Bearing in mind that everything we say and do is to draw attention from ourselves and point to God, Paul gives two specific instructions summing up 1 Cor 8,9, 10.
Seek the good of others first
Seek the good of others first
Paul was quite familiar with the city and those who had come to faith in Corinth. The region had a rich Greek history that had only recently come under Roman dominion. As the capitol city of an entire province, people in Corinth quickly adopted Roman customs - particularly th pagan practices common in Rome.
The believers in Rome prided themselves on their ‘freedom,’ In vs 23 Paul quotes their ‘slogan’ two times: Everything is lawful!

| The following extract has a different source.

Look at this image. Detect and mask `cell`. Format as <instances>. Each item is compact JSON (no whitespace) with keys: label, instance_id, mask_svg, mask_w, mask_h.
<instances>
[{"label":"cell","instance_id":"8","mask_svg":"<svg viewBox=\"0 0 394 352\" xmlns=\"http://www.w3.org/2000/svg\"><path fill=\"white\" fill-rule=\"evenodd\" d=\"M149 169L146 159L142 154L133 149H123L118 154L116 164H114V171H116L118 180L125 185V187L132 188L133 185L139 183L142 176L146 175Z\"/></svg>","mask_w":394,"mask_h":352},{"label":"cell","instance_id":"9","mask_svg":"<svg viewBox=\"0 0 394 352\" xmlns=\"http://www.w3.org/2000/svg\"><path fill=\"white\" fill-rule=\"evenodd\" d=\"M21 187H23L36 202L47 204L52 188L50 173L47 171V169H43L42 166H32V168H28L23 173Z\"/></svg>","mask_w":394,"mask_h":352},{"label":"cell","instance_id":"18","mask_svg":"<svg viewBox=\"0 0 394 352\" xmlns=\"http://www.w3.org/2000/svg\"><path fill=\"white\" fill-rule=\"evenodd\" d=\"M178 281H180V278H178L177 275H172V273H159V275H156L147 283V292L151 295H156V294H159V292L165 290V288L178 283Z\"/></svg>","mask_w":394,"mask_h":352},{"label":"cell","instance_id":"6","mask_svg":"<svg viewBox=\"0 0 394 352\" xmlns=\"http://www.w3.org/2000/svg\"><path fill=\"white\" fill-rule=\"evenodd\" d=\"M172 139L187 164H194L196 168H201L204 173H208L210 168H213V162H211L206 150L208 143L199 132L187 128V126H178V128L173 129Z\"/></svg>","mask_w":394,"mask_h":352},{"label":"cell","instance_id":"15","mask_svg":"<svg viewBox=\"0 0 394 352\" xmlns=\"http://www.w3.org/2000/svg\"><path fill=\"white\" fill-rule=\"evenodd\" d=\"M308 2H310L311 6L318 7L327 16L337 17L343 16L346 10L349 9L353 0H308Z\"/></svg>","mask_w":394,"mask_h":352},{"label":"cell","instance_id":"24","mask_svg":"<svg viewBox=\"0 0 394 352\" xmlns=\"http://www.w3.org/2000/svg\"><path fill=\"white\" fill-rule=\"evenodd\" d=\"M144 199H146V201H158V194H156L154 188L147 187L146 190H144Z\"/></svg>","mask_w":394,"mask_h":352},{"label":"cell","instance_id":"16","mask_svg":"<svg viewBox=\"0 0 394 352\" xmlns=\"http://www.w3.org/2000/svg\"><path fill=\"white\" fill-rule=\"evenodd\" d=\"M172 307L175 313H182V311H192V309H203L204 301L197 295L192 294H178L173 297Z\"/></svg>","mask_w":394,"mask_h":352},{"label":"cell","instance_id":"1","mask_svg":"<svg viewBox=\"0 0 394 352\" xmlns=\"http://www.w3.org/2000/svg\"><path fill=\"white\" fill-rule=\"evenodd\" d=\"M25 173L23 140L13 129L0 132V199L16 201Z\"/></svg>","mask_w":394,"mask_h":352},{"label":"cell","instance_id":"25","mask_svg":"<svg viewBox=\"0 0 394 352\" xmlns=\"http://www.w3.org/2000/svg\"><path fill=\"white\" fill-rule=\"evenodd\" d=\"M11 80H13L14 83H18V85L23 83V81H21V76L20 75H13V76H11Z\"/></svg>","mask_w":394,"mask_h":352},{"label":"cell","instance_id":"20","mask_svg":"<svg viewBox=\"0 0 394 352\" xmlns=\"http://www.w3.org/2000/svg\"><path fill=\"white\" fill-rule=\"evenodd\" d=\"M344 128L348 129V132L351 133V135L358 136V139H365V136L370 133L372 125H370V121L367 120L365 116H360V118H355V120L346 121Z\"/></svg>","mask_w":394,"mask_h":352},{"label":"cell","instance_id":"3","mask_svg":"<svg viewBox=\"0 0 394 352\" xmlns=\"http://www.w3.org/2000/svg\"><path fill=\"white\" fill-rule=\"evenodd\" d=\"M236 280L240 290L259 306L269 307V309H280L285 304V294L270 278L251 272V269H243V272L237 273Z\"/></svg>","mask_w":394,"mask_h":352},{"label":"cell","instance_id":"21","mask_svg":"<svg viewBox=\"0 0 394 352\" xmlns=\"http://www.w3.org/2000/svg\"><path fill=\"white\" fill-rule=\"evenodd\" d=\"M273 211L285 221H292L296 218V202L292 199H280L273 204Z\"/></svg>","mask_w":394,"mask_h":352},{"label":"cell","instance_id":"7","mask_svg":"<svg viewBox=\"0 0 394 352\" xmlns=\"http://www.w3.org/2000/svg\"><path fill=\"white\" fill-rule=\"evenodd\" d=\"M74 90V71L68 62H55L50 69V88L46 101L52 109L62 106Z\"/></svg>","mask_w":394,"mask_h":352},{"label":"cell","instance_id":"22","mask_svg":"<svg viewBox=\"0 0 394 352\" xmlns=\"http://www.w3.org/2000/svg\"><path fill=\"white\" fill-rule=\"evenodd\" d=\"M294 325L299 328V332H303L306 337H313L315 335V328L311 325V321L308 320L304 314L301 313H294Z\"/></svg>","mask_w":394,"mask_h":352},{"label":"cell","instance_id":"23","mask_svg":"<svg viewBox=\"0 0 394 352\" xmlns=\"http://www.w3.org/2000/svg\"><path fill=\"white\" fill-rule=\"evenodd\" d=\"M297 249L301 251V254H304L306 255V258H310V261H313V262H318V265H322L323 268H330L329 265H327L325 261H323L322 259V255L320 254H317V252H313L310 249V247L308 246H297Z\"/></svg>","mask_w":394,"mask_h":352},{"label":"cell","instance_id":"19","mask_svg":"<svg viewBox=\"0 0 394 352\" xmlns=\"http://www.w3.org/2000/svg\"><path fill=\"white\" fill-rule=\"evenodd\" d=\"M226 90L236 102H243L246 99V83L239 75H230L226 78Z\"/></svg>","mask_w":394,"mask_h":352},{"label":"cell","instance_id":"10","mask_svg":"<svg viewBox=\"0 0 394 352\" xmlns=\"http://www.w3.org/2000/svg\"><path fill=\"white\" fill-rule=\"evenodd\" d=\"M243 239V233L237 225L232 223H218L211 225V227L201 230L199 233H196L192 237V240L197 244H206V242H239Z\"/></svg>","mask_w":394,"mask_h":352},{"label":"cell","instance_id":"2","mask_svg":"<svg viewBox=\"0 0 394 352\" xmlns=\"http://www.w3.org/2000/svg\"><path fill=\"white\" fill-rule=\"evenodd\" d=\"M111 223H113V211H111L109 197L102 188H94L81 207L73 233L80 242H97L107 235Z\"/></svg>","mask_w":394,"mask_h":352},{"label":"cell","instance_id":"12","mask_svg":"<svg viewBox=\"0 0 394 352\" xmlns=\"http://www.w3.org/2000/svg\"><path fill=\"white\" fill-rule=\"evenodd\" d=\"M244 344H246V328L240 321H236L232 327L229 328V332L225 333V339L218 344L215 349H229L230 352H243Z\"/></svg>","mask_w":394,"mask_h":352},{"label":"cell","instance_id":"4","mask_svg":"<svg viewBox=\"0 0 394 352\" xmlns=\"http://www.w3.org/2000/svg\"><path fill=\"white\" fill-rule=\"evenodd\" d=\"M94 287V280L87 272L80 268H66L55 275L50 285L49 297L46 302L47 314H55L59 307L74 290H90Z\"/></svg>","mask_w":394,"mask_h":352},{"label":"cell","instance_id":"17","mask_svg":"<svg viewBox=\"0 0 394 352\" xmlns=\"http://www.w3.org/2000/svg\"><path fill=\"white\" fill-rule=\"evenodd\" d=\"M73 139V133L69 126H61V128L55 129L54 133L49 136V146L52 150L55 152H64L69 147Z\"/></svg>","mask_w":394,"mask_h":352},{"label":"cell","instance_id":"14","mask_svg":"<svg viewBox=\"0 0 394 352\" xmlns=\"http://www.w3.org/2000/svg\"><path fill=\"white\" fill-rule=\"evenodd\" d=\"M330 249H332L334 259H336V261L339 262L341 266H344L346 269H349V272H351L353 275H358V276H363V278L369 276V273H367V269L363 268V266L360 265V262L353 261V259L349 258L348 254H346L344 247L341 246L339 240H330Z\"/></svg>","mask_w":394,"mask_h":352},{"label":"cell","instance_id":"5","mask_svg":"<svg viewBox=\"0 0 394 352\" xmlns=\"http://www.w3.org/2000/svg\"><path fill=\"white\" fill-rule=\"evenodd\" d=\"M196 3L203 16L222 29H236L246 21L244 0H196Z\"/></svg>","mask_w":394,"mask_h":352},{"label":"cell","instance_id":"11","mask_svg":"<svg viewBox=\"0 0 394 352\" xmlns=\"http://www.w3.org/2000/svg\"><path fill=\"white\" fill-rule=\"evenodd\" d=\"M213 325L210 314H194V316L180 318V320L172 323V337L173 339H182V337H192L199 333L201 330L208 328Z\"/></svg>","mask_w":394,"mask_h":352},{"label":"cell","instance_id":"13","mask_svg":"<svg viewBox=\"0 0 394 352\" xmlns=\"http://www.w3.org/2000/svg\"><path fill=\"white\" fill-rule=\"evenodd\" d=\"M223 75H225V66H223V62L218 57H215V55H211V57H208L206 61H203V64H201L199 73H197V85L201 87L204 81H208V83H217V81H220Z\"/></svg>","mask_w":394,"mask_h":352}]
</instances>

Truly these believers recognized that in Christ, who had promised full freedom (see John 8:36, 38). They chose to measure their entire life around their freedom.
As Paul indicates freedom is not the same as license, freedom is not an excuse to ignore or put down others.
Corinth was an important city for trade. Located near ports allowing shipping between Rome and cities along the eastern shore of the Mediterranean sea, Corinth was known all over the area as a city of significant wealth.
Wealth sometimes colors ones ability to relate to others. Several places in the NT point to this issue. For example, in the letter of James we read of a circumstance that may have really occured:
For example, a man comes into your meeting wearing a gold ring and dressed in fine clothes, and a poor man dressed in dirty clothes also comes in. If you look with favor on the man wearing the fine clothes and say, “Sit here in a good place,” and yet you say to the poor man, “Stand over there,” or, “Sit here on the floor by my footstool,”
Paul encourages his young protege, Timothy:
Instruct those who are rich in the present age not to be arrogant or to set their hope on the uncertainty of wealth, but on God, who richly provides us with all things to enjoy. Instruct them to do what is good, to be rich in good works, to be generous, willing to share, storing up for themselves a good reserve for the age to come, so that they may take hold of life that is real.
There are many other places we can find similar counsel in the NT.
What is crucial for us today is this principle:
Seek the good of others first, and self last.
Seek the good of others first, and self last.
Paul doesn’t make a distinction between saved and unsaved, Jew or Greek, male and female.
As a follower of Jesus, modeling our lives on the example of Jesus, we are to always seek the good of others before our own.
This sounds simple and looks great as a slogan. But it requires more than simple lip service.
Paul poses a circumstance in vs 25-29a that you and I will likely never have to deal with among our neighbors.
He has already given clues in vs 23 as to how we evaluate what the ‘good’ of others might be.
a). Is it beneficial?
We are now reaping the rewards of several generations who have been raised with the belief that they as individuals and they alone have the right to define success. And for many of them - certainly not all - success means fulfilling their individuality displaying themselves freely.
One quick glance at social media platforms like Twitter, Instagram, and others is all it takes to recognize that many who post have no thought of what is helpful or beneficial!
Paul asks…just because you can, should you?
b). Is it edifying/useful for building up one another?
As Jesus neared Jerusalem He travelled through Jericho. While in that town He saw a tax-collector watching from a perch in a tree. Calling the man - by name - Jesus invited Himself to stay of his home!
When questioned by His followers Jesus simply answered:
For the Son of Man has come to seek and to save the lost.”
Give No Offense
Give No Offense
In vs 32-11:1 Paul offers a second instruction.
The word translated ‘offense’ means “without offense, or causing no offense, but in more objective terms it denotes (passive) undamaged or (active) causing no damage.”
Anthony C. Thiselton, The First Epistle to the Corinthians: A Commentary on the Greek Text, New International Greek Testament Commentary (Grand Rapids, MI: W.B. Eerdmans, 2000), 794.